37:08 Brendan: Feedback I would have for myself back when I was 20 is — you’re not going to win alone. You’re going to win with people. Embrace that and learn to love it. And I have, but it wasn’t always the case. Individual impact versus team impact — important to embrace that. The concept of a team is maybe the thing I understood the least and now have come to truly embrace. Who is your team and what does it mean to be a part of a team? Second is embrace the opportunity — you can be learning what not to do, you can be learning what to do, but always be learning. Don’t get stuck in cycles of churn. You have to figure out the path forward. And sometimes that answer’s not easy. Sometimes it means you actually have to walk away. If you actually can’t be successful in your opinion, there’s no shame and nothing wrong with that. When you’re in that environment and you can’t fix it, you have to walk away. Or you’ll just continue to be in a bad environment and it’s no good for anyone. I look back at the moments of extreme intensity that I’ve been through — at the time it was hard and it’s still hard. It means late nights, hard moments. But those are also the moments I look back on most fondly. Like, wow, we did something that mattered.

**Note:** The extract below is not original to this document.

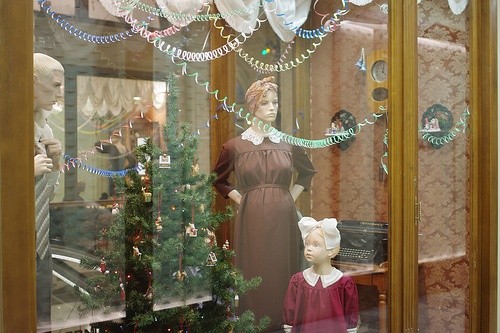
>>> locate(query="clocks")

38:36 Joe: I get it. If you’re unhappy, move. And if you can’t change things and it’s actually like that, get out. I also think that you don’t win alone — for me, that’s an amazing one. Because I think when you’re young, you actually think “I’m going to take charge of everything.” I just want to say, Brendan, thank you because this was an awesome, far broader discussion than I expected. I hope you enjoyed it.
39:03 Brendan: Awesome. Thank you so much, Joe. It was great to be on.